A number of high-profile for-profit educators shut down or scaled back operations in recent years, among accusations of overcharging and under-educating students, and new rules intended to hold schools accountable. However, these companies’ fortunes began to turn after the election of Donald Trump and his naming of pro-industry Education Secretary Betsy DeVos. That’s why a group of 18 state attorneys general are calling on the administration to not ease up on these controversial schools.
Shortly after the election, Rep. Virginia Foxx (NC) — the new Chair of the House Education Committee (and the largest recipient of campaign contributions from both the for-profit college and student loan industries) — said that Congress would “do everything we can to roll back those rules and regulations” put in place by the previous White House.
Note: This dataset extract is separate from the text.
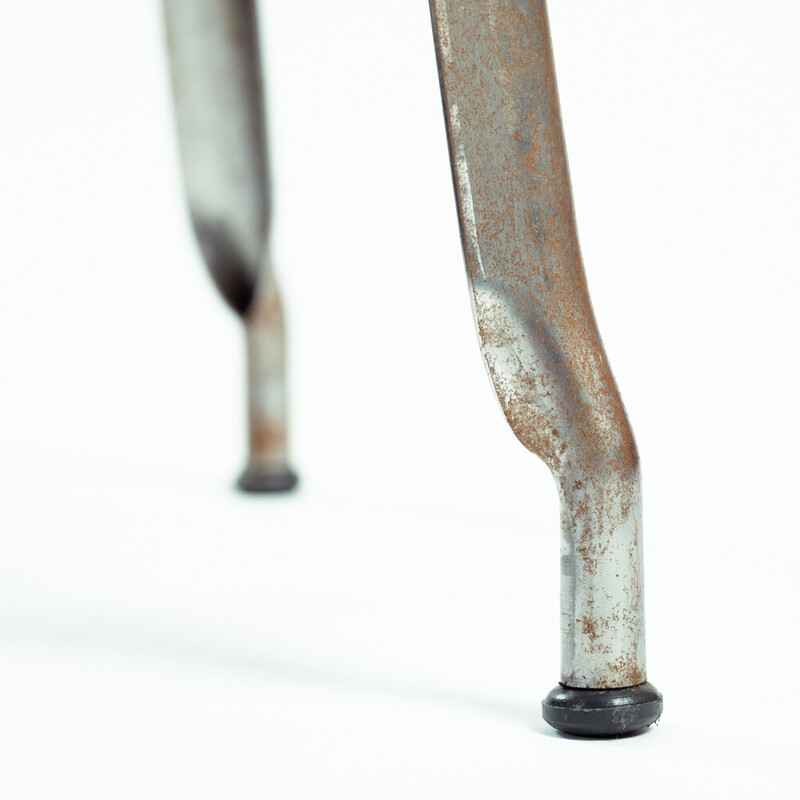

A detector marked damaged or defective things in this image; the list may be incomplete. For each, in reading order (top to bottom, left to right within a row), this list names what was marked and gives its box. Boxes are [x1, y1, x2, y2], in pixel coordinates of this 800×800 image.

rusty metal leg [162, 0, 296, 490]
rusty metal leg [432, 1, 664, 736]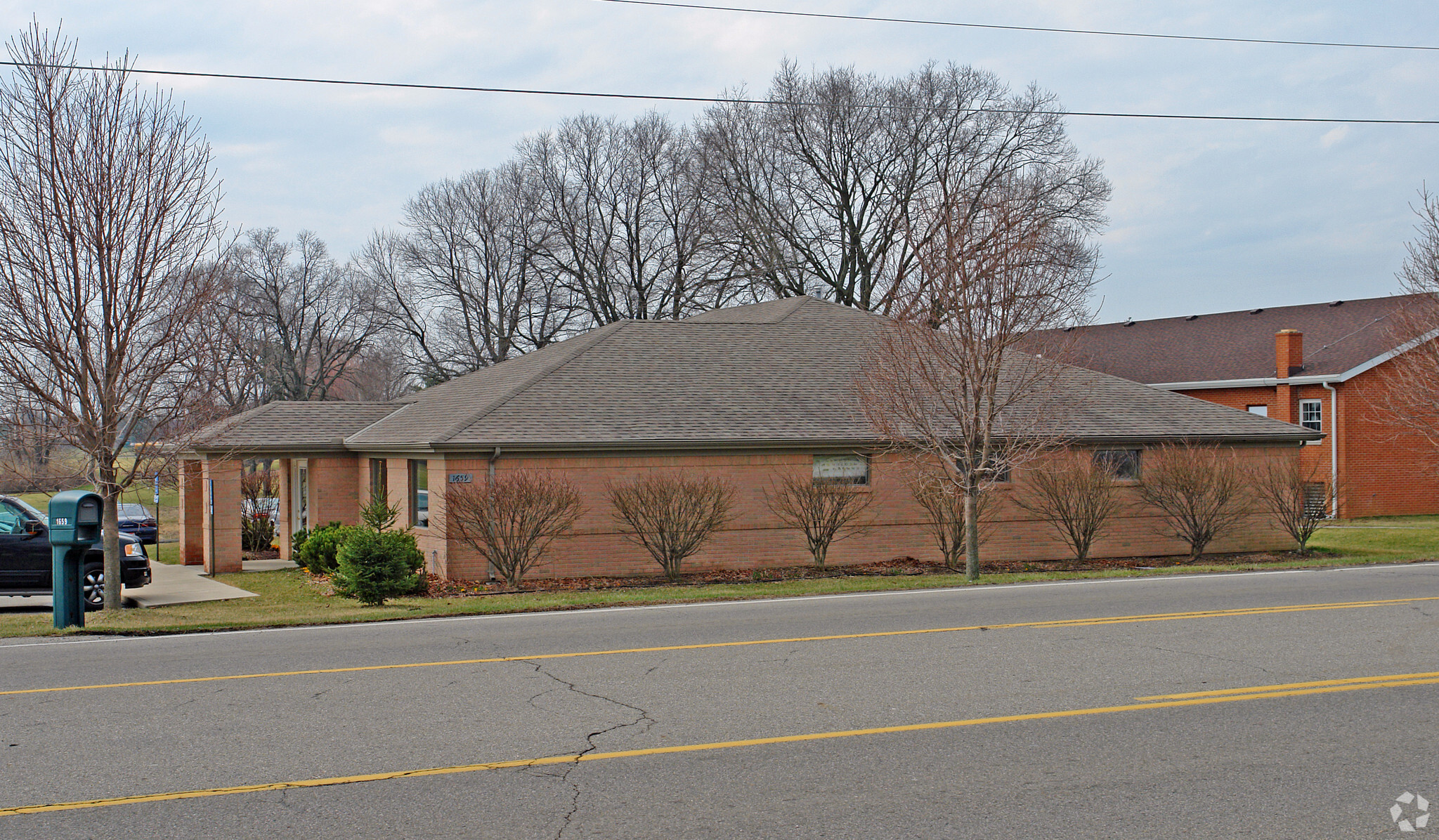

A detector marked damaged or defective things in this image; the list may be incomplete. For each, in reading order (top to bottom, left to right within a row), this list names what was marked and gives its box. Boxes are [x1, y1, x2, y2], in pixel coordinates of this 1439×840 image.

crack in asphalt [512, 658, 658, 834]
It’s pro-business, anti-regulation sentiments like this that led the 18 attorneys general to send a letter [PDF] to DeVos and Congressional leaders, raising concerns that without current protections, for-profit colleges would see it as “open season” on students.
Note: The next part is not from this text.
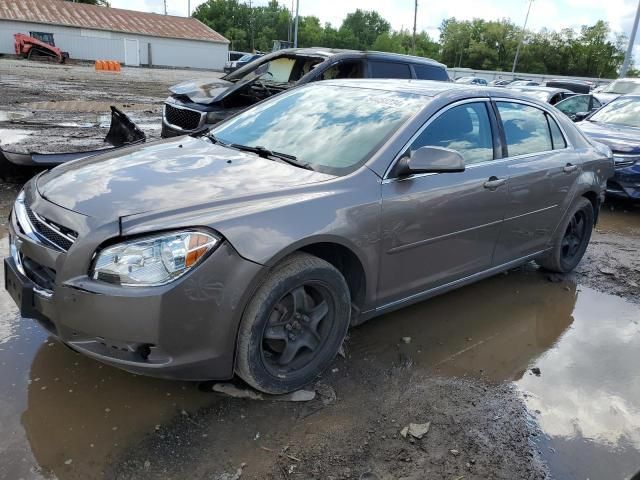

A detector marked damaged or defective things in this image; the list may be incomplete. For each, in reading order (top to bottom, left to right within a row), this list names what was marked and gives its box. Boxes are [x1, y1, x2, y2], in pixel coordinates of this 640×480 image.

wrecked suv [160, 47, 450, 137]
damaged front bumper [0, 106, 146, 170]
wrecked suv [6, 79, 616, 394]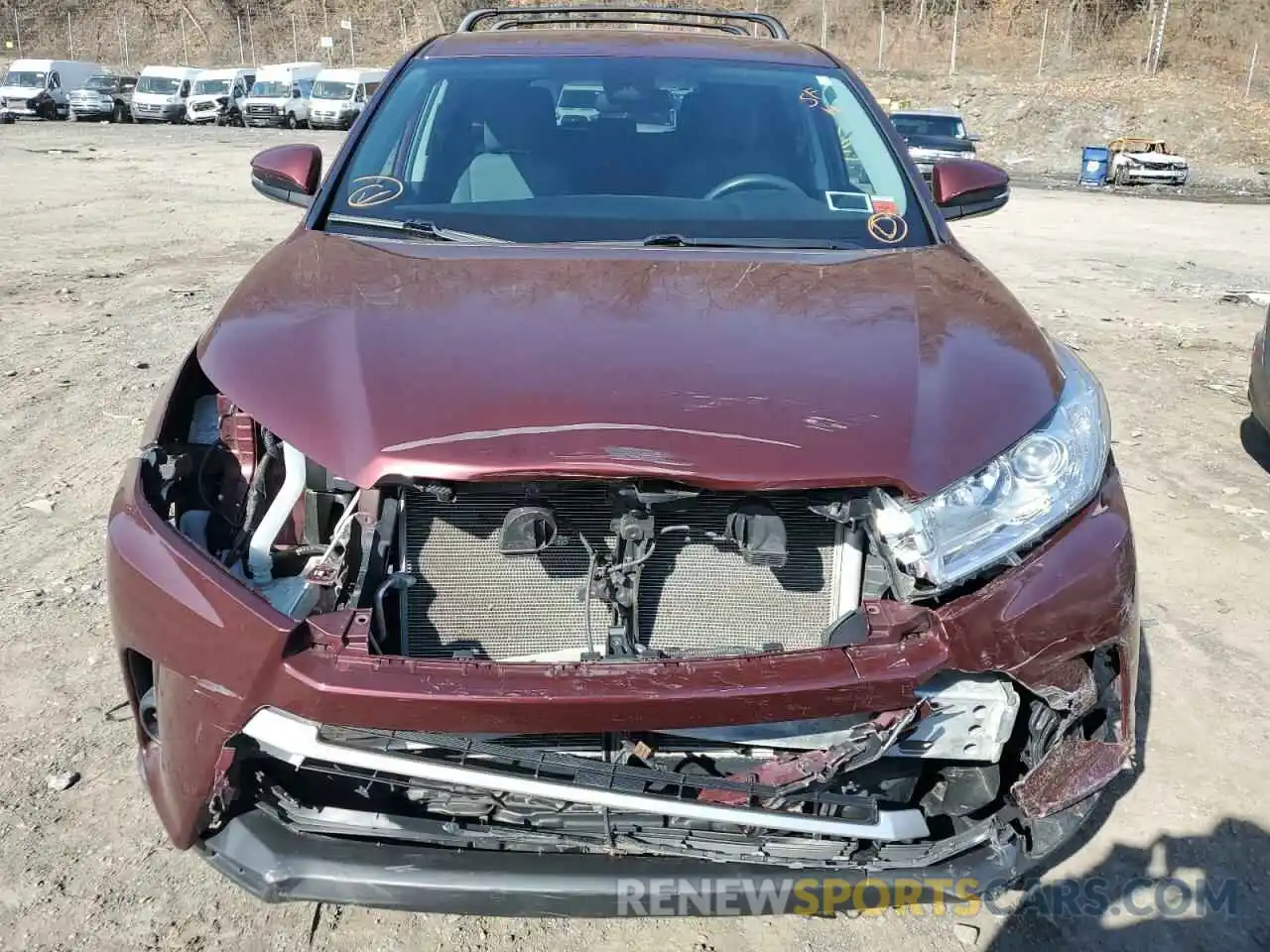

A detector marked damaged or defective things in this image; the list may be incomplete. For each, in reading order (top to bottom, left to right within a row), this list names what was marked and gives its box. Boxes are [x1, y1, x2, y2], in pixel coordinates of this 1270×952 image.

“As the chief consumer law enforcement agencies in our states, our offices handle thousands of complaints concerning higher education every year,” the AGs wrote in the letter, adding that their offices have worked to stop abuses by schools such as ITT Technical Institute, Corinthian Colleges, and DeVry University.
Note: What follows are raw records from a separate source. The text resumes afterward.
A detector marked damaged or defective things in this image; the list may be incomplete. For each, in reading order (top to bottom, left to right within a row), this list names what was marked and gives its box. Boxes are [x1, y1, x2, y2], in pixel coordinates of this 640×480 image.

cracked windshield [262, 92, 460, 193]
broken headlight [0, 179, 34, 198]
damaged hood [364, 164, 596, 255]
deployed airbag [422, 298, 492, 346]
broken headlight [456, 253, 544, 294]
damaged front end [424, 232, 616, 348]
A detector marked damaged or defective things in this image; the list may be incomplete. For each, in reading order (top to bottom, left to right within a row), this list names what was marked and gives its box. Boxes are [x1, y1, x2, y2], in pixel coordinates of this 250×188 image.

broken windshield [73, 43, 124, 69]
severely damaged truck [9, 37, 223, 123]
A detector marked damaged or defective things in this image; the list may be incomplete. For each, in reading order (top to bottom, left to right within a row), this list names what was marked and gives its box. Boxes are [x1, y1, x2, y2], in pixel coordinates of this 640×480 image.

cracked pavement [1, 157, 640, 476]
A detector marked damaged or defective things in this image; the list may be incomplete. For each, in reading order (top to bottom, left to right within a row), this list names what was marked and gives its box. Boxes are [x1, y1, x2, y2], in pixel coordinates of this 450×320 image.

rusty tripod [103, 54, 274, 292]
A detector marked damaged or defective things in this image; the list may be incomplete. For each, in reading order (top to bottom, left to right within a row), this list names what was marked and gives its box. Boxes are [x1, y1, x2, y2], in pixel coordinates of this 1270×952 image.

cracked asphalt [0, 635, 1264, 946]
For example, just last month, New York Attorney General Eric Schneiderman’s office announced a $2.75 million settlement with DeVry University related to the company’s use of deceptive ads to recruit students.
In April 2016, Massachusetts Attorney General Maura Healey filed a lawsuit against ITT Educational Services, accusing ITT Technical Institutes of using unfair and harassing sales tactics, and misleading students about the quality of its Computer Network Systems programs, and the success of the program’s graduates in finding jobs.
The AG’s note in the letter that through their investigations and lawsuits, the Dept. of Education began to take steps to prevent these abuses by issuing new regulations and policies.
“Three of these recent steps — the Gainful Employment Rule, the policy of vigorous federal oversight of accreditors, and the Borrower Defense to Repayment Rule – are essential to protect both consumers and taxpayers from fraudulent actors in the for-profit education sector,” the letter states.
Under the Gainful Employment rules, which went into effect in June 2015, for-profit colleges are at risk of losing their federal aid should a typical graduate’s annual loan repayments exceed 20% of their discretionary income, or 8% of their total earnings.
Likewise, the Borrower Defense Rule allows student’s federal education loans to be forgiven if they can prove their college used deceptive practices to convince them to enroll.
“Our extensive experience in the higher education field, and our participation in the process of developing these recent policies and regulations, gives us unique insight into the abusive and deceptive practices of for-profit schools over the last ten years,” the letter states. “We cannot overemphasize the harm to students and taxpayers that a rollback of federal protections would cause.”
“Allowing for-profit schools unfettered access to federal student loan money without reasonable oversight and accountability is a mistake that American students and taxpayers should not be made to pay for again,” the AG’s warn.
The letter was signed by AG’s from Illinois, Connecticut, Delaware, Hawaii, Iowa, Kentucky, Maryland, Massachusetts, Minnesota, New Mexico, New York, North Carolina, Oregon, Pennsylvania, Rhode Island, Vermont, Washington, and the District of Columbia, as well as the Office of Consumer Protection of Hawaii.